2
votes

If I set the platform flags of MyApp.exe to be x64 I still can run the corflags utilty like this:
corflags /32bit+ MyApp.exe
corflags will happily set the 32bit flag to 1. Of course when I'll try to run the application I'll get an error: 0xC000007B = STATUS_INVALID_IMAGE_FORMAT

My question is: Is there a way that an assembly which is built to x64 can run as x86 or it is just that corflags utility doesn't 'care'?

2
I noticed that the user mdb edited this post and removed the x64 tag. Can anyone tell me why? (I would expect to find this kind of questions with x64 tag)Ohad Horesh
This is definitely a x64 question. This should be tagged x64.Jérôme Laban
Thanks Jerome. I don't want to start editing wars ala wikipedia. I wish there was a way to talk directly to the mdbOhad Horesh

2 Answers

2
votes

Compiling your binary by setting the "Platform Type" to x64 also changes the image PE header to make it 64 bits only. You can see this by using the Dependency Walker, for instance.

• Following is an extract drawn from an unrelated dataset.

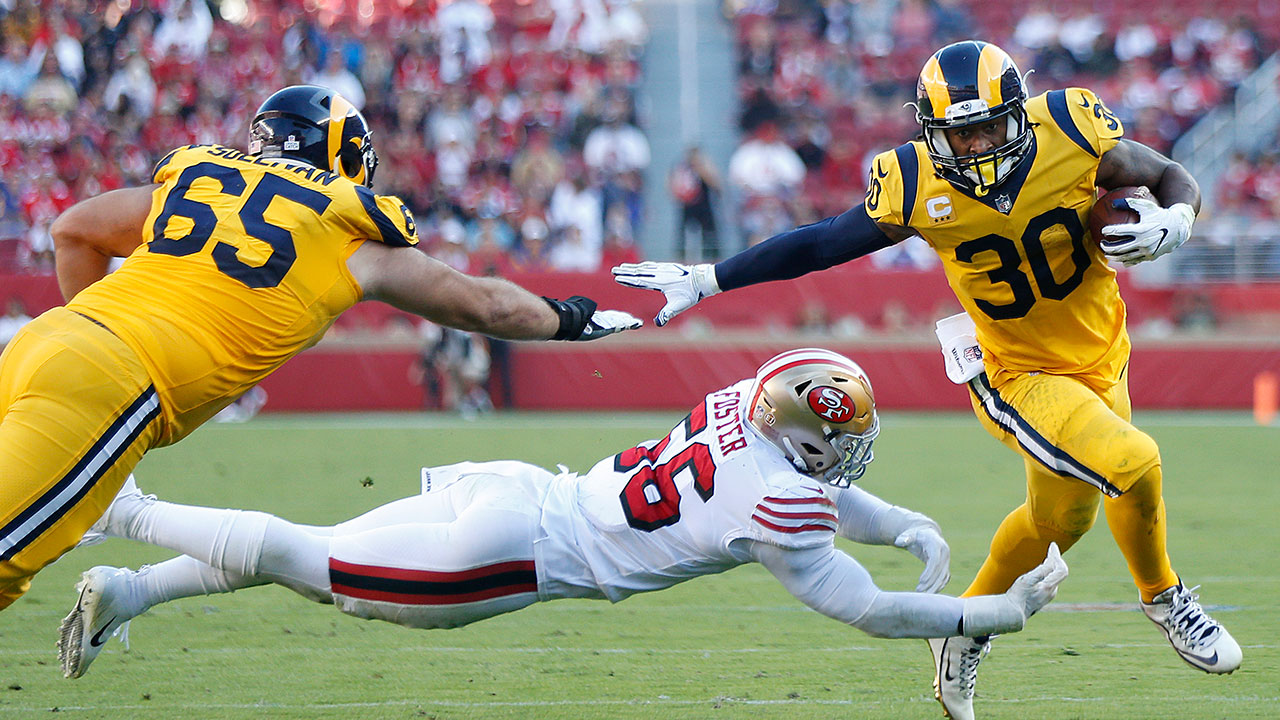Rams running back Todd Gurley II (30) runs past San Francisco 49ers linebacker Reuben Foster (56) to score a touchdown during game in Santa Clara, Calif., Sunday, Oct. 21, 2018.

Having a 64Bits PE header does seem to take precedence over the 32 bits only corflags. The win32 bootstrapper for .NET seems to see that the PE header is not compatible with the current system (64 bits on a 32 bits system). That prevents the native image from loading, and incidentally also the .NET assembly part of the image.

I don't know any tool capable of updating the PE header this way, though. This does not seem to be just a matter of changing a flag to set the image to 32 bits. (See this blog post)

0
votes

Because if you don't load a native DLL, there's no reason that you couldn't remark it as 32-bit. If it's pure MSIL, the decision doesn't mean as much.